New York Post

More Than Just ‘Stuff’

Why elites don’t care about your stolen belongings

- KAROL MARKOWICZ Twitter: @Karol

HOW important is your stuff ? Over the holiday, YouTube star Casey Neistat shared that his cars had been broken into, but that the Los Angeles Police Department had found the perpetrato­r and gotten his stolen goods back.

Actor Seth Rogen didn’t understand all the fuss. He tweeted that Neistat could be mad, but Rogen doesn’t “personally view my car as an extension of myself and I’ve never really felt violated any of the 15 or so times my car was broken in to.”

Additional­ly, Rogen noted, “Once a guy accidental­ly left a cool knife in my car so if it keeps happening you might get a little treat.”

The deep privilege necessary to shrug off having your car broken into 15 times seemed lost on Rogen.

It’s not just him. We’re in a strange time in which we’re lectured we’re not supposed to care about “stuff.” Material goods shouldn’t matter, we’re told by people who have far more material goods than most people.

Last month, White House Press Secretary Jen Psaki referred to the “tragedy of the treadmill that’s delayed” when talking about the supply-chain crisis. Psaki also dismissed concerns about Christmas presents arriving on time. Psaki earns $180,000 a year in her role.

White House Chief of Staff Ron Klain approvingl­y retweeted someone who called economic problems like inflation “high-class problems.” He too makes $180,000. It’s very easy to dismiss economic problems that affect people all over the country when you’re making more than three times the salary of the average worker.

And last year, as riots raged in the wake of George Floyd’s killing, we heard a lot that property damage doesn’t really matter. So what if someone’s business is destroyed? They’ll survive.

But that dismissal of property crime has led directly to the shopliftin­g sprees we’re seeing in cities like San Francisco. If stuff doesn’t matter, people can just take it.

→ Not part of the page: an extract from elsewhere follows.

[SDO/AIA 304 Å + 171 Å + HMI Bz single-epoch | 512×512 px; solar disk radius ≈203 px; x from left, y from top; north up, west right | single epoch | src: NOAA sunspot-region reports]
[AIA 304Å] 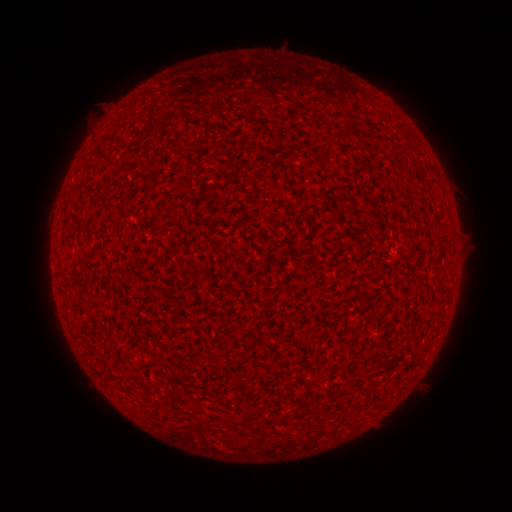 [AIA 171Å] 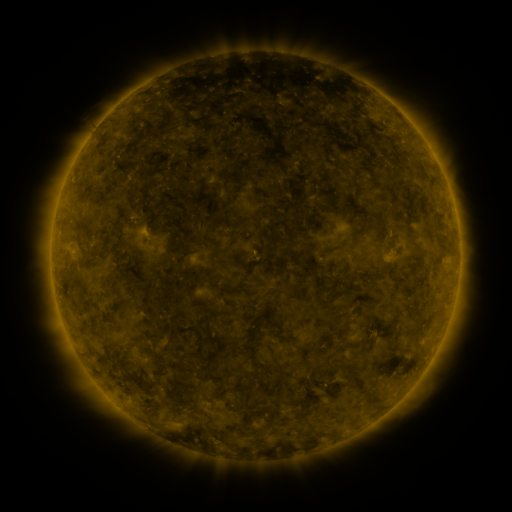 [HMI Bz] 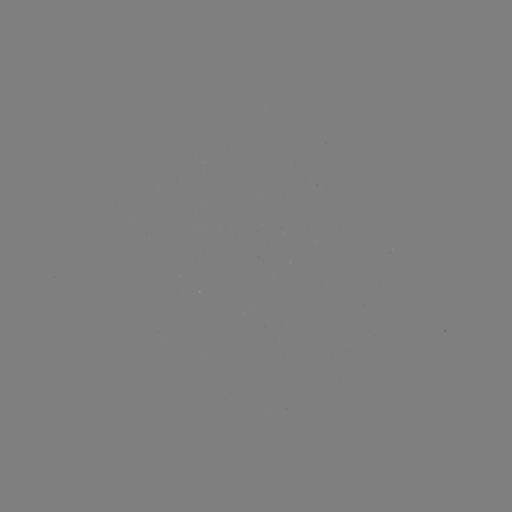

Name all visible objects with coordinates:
(none)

Things don’t matter as much as people, of course. I would set fire to every single item I own to protect my family. But history shows us that after the stuff goes, people often follow.

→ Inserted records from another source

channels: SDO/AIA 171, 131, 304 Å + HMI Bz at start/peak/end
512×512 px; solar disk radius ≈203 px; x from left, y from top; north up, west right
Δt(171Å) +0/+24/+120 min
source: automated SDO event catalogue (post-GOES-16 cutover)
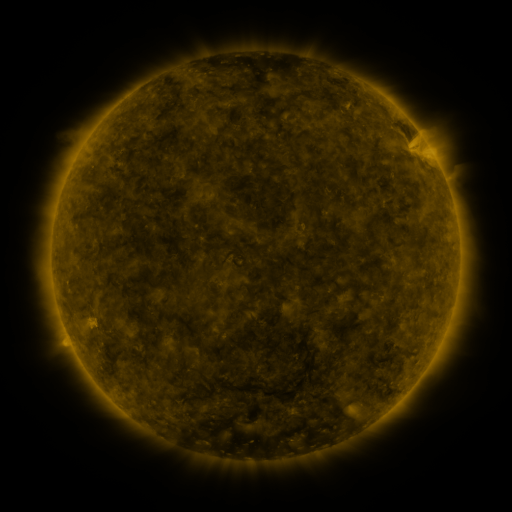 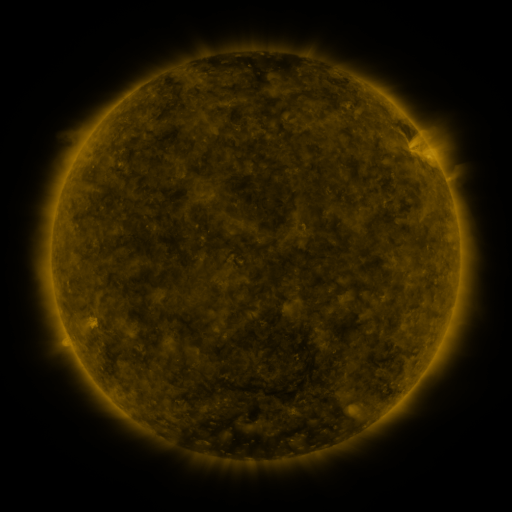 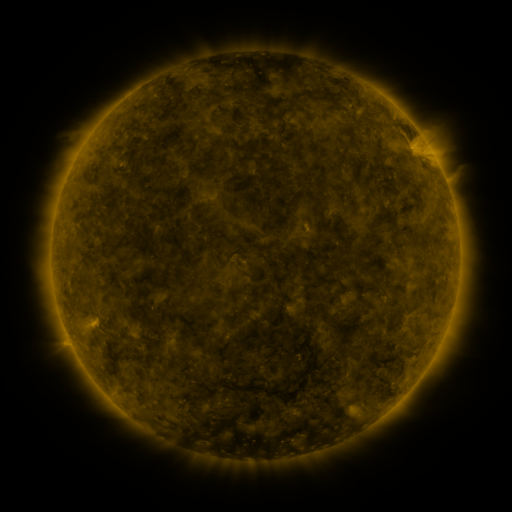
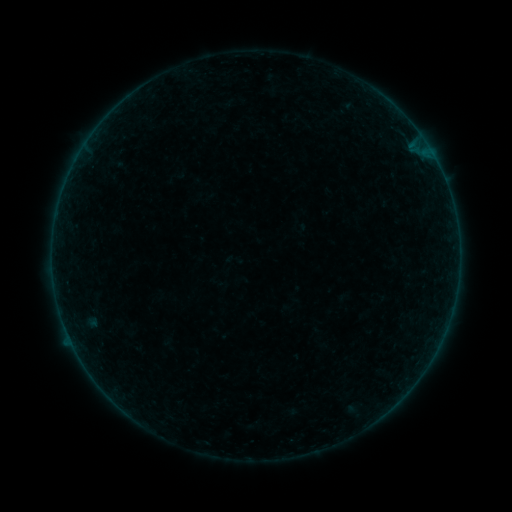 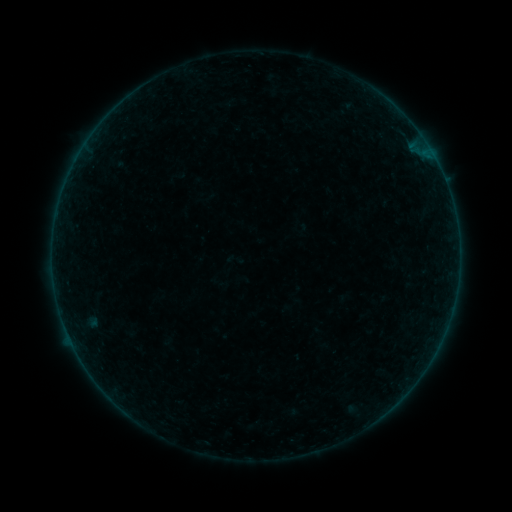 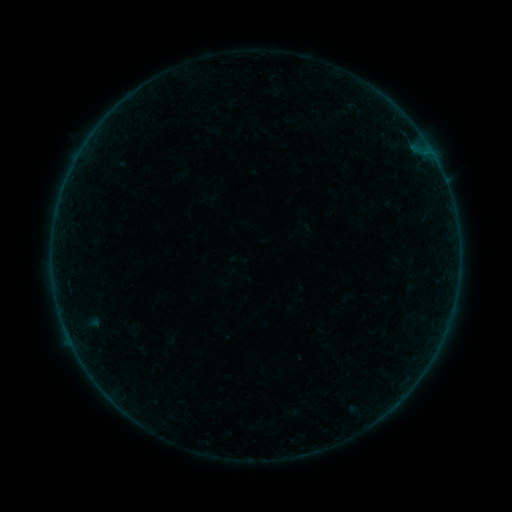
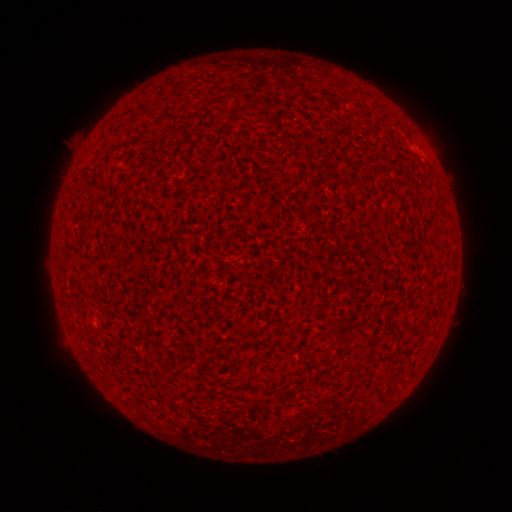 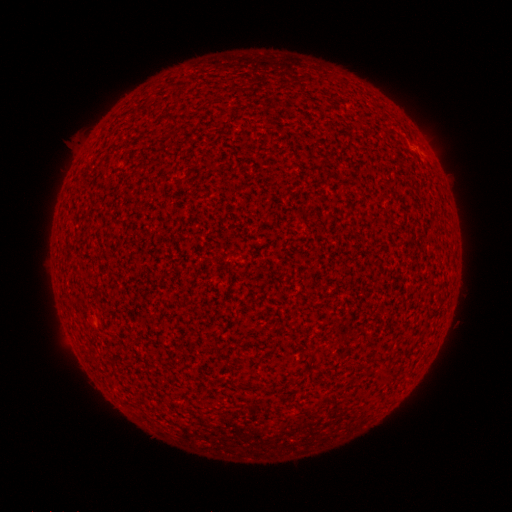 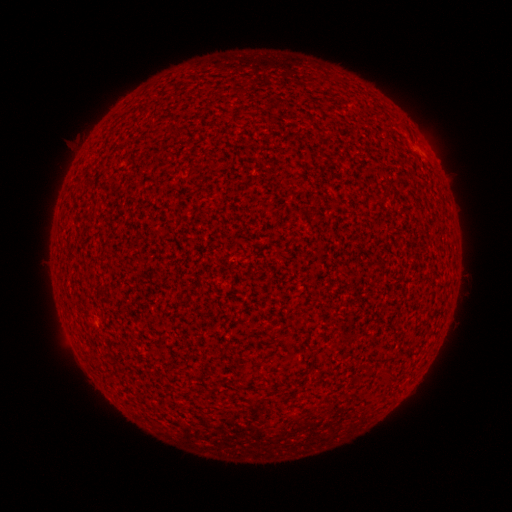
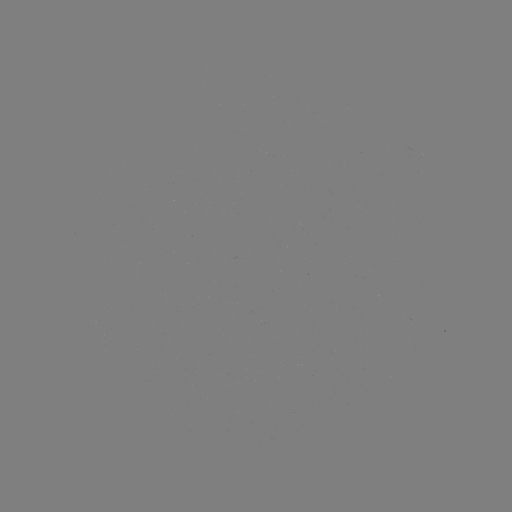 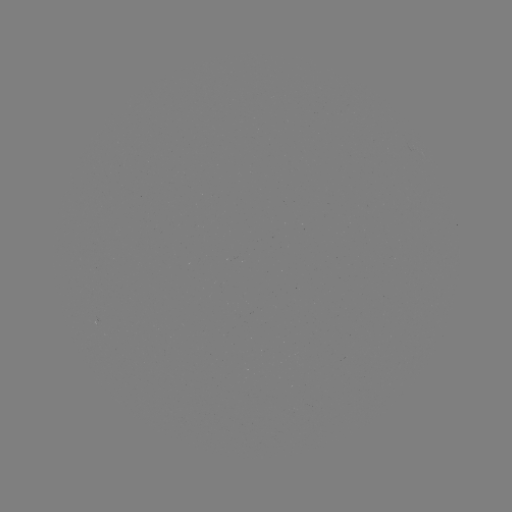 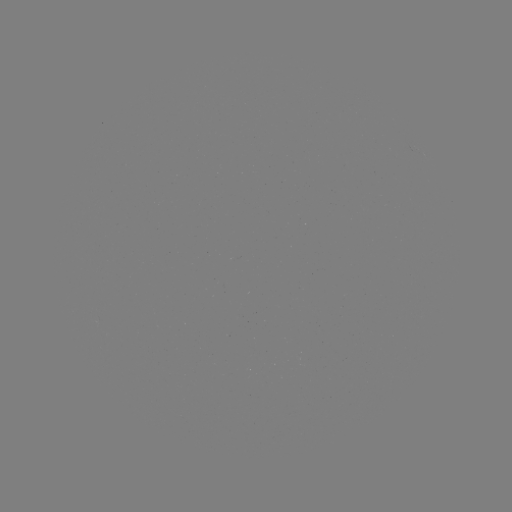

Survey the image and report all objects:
A3.2 flare: (422, 146)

In Venezuela, President Nicolás Maduro’s government has been seizing “stuff” for a while now. A toy factory here, a GM plant there. The government has taken farmland and apartments.

And while it’s hard to say how many people have left the country, a 2019 Miami Herald story puts the number at “15 to 19 percent of Venezuela’s total population.” For some reason, they didn’t have Seth Rogen’s joie de vivre about property not being that important.

My great-grandfathe­r owned a bakery in the Soviet Union. In the 1930s, the government outlawed private businesses, and his bakery no longer belonged to him. It’s just a storefront, it’s just your life’s work. It’s just what he used to support his family until it was no longer allowed.

He was seized, too, sent to a gulag far away. His wife saw him once, after she made the arduous trek. His four kids, never again. It was just a business, but its destructio­n consumed a family.

It’s not always as dramatic as a patriarch being imprisoned. In 1970s New York City, crime spiraled out of control. Violent crime like murder and rape went hand in hand with robbery, burglary, larceny and vehicle theft. Between 1970 and 1980, the city lost 10 percent of its population.

Those who can protect their things or just buy new stuff don’t get how perilous it feels to have what you’ve worked for stripped away from you.

Stuff matters. It’s the car that takes you to work and keeps your family safe from worry. It’s the business you built and want to protect.

It’s the joy on your daughter’s face when the toy she wanted arrives in time for Christmas. It’s especially poignant if you’ve been poor, had to go without, and you’ve worked a long time to make sure your kids have it differentl­y than you did.

Our things are important. They are a layer of protection around us. They represent comfort but also freedom. When things are scarce, we lose far more than just the material goods. Abundance is good; security of that abundance even better.